## PASSAGE GIVEN
┌──

Mrs. Millie Hueschen, Wife Of/and James W. Lawrence, Plaintiffs-Appellees-Cross v. Fluor Ocean Services, Inc., Defendant-Appellant-Cross

483 F.2d 1396 | 5th Cir. | 1973

483 F.2d 1396

Mrs. Millie HUESCHEN, wife of/and James W. Lawrence,
Plaintiffs-Appellees-Cross Appellants,
v.
FLUOR OCEAN SERVICES, INC., Defendant-Appellant-Cross Appellee.

No. 73-1917 Summary Calendar.*

United States Court of Appeals,
Fifth Circuit.

Sept. 6, 1973.
Rehearing and Rehearing En Banc
Denied Dec. 17, 1973.

Robert M. Contois, Jr., New Orleans, La., for defendant-appellant.

Thomas L. Giraud, New Orleans, La., for plaintiffs-appellees.

Before THORNBERRY, GOLDBERG and RONEY, Circuit Judges.

PER CURIAM:

1

Standing on a barge in the Gulf of Mexico, William Lawrence was killed instantly when a wildly whipping cable severed his head from his shoulders. The barge was owned by defendant Fluor Ocean Services, Inc. His parents brought this action seeking damages under the Jones Act, 46 U.S.C. Sec. 688, the Death on the High Seas Act, 46 U.S.C. Secs. 761-68, and the general maritime law. The trial court found that the barge's unseaworthiness proximately caused Lawrence's death. It awarded $60,000 for loss of love and affection and $7,331.13 for loss of future support.

2

On appeal appellant Fluor Ocean Services contends that the trial court's award of damages for loss of love and affection was erroneous. We agree. In the recent case of Canal Barge Co. v. Griffith, 5th Cir. 1973, 480 F.2d 11, the court decided that damages for survivors' grief were not available under the general maritime law wrongful death action created by Moragne v. States Marine Lines, 1970, 398 U.S. 375, 90 S. Ct. 1772, 26 L. Ed. 2d 339. Such damages are also unavailable under the Jones Act and the Death on the High Seas Act. Canal Barge Co. v. Griffith, supra, 480 F.2d at 31. Appellees therefore may not receive an award for loss of Lawrence's love and affection.

└──

## PROBLEM A
Quote everything in the Fifth Circuit opinion from "No. 73-1917 Summary" down to "La., for plaintiffs-appellees.".
## PROBLEM B
Write what follows the final sentence of the Fifth Circuit opinion.

## DATA PROVIDED
┌──

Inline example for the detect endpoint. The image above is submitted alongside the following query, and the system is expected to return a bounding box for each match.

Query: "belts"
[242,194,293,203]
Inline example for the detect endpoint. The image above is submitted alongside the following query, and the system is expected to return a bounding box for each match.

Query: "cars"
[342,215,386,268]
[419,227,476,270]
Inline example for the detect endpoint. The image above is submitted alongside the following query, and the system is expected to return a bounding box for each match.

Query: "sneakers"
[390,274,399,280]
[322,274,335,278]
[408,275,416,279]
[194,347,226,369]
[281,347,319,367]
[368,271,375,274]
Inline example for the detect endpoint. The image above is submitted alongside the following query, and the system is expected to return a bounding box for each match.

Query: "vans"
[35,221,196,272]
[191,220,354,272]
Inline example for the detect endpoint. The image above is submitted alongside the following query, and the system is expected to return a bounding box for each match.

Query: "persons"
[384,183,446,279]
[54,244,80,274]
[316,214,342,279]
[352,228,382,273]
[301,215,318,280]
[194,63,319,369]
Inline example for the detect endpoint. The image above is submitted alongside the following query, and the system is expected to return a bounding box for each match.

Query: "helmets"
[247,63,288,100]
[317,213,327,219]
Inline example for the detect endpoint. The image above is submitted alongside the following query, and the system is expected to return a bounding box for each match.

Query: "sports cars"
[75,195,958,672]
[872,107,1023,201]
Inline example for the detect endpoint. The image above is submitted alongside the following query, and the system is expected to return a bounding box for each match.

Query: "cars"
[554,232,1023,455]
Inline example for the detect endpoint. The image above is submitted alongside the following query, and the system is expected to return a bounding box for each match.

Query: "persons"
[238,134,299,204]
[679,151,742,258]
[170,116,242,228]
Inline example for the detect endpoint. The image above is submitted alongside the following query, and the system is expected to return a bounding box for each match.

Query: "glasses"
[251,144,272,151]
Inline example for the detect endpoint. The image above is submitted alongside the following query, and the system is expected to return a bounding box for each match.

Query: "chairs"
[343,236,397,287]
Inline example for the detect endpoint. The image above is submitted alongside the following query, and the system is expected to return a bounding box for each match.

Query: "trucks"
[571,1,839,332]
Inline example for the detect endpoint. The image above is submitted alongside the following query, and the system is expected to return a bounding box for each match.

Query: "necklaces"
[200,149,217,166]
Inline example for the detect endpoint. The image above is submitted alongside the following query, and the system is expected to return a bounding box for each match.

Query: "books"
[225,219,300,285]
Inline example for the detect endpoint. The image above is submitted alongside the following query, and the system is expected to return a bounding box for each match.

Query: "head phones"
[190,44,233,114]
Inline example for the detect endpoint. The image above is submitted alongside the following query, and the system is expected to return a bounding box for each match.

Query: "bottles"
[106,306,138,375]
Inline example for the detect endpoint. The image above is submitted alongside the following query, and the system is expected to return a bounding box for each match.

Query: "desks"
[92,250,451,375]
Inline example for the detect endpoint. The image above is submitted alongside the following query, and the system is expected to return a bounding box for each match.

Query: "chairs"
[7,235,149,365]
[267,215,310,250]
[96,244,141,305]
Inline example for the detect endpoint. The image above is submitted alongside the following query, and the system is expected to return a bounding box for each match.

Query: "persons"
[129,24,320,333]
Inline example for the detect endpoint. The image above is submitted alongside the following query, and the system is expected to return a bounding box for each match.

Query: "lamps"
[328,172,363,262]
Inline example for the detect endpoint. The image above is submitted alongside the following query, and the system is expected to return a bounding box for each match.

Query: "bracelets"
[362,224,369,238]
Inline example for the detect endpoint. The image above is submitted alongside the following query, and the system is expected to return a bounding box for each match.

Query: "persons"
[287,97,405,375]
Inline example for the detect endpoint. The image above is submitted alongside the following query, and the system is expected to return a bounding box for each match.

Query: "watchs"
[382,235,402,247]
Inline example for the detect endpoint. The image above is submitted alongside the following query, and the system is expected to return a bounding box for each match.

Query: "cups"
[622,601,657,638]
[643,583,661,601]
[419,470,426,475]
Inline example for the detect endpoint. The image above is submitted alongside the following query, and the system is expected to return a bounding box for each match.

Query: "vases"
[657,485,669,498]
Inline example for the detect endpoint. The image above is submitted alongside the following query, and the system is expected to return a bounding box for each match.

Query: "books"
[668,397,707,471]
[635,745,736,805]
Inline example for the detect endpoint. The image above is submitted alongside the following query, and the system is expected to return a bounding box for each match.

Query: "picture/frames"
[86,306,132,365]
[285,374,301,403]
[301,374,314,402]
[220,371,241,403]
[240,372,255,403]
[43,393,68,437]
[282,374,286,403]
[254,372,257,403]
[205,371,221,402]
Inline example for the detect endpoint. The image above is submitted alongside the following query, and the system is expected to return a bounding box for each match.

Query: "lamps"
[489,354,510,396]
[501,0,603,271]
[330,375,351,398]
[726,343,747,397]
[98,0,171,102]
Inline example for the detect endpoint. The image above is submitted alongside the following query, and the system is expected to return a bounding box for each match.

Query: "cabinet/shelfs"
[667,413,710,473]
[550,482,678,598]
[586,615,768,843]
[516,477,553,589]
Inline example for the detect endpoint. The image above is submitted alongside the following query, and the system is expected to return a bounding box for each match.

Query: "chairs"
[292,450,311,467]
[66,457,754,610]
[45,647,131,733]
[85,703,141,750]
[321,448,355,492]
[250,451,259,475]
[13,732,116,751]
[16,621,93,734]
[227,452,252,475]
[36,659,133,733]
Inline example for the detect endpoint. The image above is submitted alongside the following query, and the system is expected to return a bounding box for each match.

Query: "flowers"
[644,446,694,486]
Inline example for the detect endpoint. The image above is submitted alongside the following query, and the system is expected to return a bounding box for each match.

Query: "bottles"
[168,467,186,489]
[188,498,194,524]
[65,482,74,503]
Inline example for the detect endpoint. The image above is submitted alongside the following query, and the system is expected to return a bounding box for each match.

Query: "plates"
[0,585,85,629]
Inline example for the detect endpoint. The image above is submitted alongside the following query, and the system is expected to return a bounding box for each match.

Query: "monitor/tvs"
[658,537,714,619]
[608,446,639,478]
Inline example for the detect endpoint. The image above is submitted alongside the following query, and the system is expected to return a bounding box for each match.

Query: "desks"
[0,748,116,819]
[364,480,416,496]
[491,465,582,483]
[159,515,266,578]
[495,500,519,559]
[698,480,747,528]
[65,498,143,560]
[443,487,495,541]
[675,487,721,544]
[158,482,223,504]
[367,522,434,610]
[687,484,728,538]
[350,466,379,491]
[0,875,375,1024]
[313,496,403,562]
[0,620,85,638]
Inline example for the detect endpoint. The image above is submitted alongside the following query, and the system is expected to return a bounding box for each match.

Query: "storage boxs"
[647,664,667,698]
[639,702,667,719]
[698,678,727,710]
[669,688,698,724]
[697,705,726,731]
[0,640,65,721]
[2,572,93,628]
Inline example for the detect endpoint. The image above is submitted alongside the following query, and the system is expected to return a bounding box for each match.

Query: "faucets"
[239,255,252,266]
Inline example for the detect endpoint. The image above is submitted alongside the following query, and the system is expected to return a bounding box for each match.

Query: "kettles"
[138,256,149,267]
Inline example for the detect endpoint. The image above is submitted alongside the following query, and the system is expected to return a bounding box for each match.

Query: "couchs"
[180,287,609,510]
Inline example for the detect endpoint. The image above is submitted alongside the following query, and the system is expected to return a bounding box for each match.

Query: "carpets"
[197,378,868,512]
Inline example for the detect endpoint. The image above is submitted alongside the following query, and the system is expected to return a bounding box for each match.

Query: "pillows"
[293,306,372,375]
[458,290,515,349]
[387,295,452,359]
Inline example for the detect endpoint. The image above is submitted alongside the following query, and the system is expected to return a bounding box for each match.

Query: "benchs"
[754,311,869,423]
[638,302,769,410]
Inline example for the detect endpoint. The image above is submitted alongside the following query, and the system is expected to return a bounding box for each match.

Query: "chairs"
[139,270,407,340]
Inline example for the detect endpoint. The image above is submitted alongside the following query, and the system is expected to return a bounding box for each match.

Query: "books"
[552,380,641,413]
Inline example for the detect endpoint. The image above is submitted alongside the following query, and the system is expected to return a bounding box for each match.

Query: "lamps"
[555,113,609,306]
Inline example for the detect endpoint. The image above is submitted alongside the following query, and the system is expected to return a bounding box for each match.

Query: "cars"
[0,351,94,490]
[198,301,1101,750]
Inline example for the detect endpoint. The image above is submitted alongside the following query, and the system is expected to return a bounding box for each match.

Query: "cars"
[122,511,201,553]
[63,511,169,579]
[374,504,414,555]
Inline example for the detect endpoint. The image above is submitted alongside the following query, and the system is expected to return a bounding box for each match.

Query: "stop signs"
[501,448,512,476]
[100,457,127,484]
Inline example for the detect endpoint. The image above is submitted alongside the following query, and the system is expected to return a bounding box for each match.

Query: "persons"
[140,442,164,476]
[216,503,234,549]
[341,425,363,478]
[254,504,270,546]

└──

## TASK ANSWER A
No. 73-1917 Summary Calendar.*

United States Court of Appeals,
Fifth Circuit.

Sept. 6, 1973.
Rehearing and Rehearing En Banc
Denied Dec. 17, 1973.

Robert M. Contois, Jr., New Orleans, La., for defendant-appellant.

Thomas L. Giraud, New Orleans, La., for plaintiffs-appellees.

## TASK ANSWER B
3

On cross appeal Lawrence's parents contend the trial court erred in refusing to award pain and suffering damages and in underestimating the contribution Lawrence would have made to his parents during their lifetimes. In regard to the first contention the trial court found specifically that Lawrence was killed instantaneously and that he had no conscious pain and suffering. Hence it awarded no damages for pain and suffering. The trial court's conclusion that Lawrence had no conscious pain and suffering is a finding of fact, and we cannot say it was clearly erroneous. Fed.Rules Civ.Proc., rule 52(a), 28 U.S.C.A.

4

We reach the same result in reviewing the trial court's award for loss of financial support. Although Lawrence had contributed a large portion of each paycheck to his parents before he died, the trial court found that his contributions would have diminished when his father became gainfully employed. We cannot say the trial court's finding in this regard is clearly erroneous.

5

For the reasons stated above we affirm the trial court award for loss of support and reduce the total judgment by $60,000 to reflect the legal unavailability of damages for loss of love and affection. We find no merit in plaintiffs' cross appeal.

6

The judgment for plaintiffs as modified is affirmed.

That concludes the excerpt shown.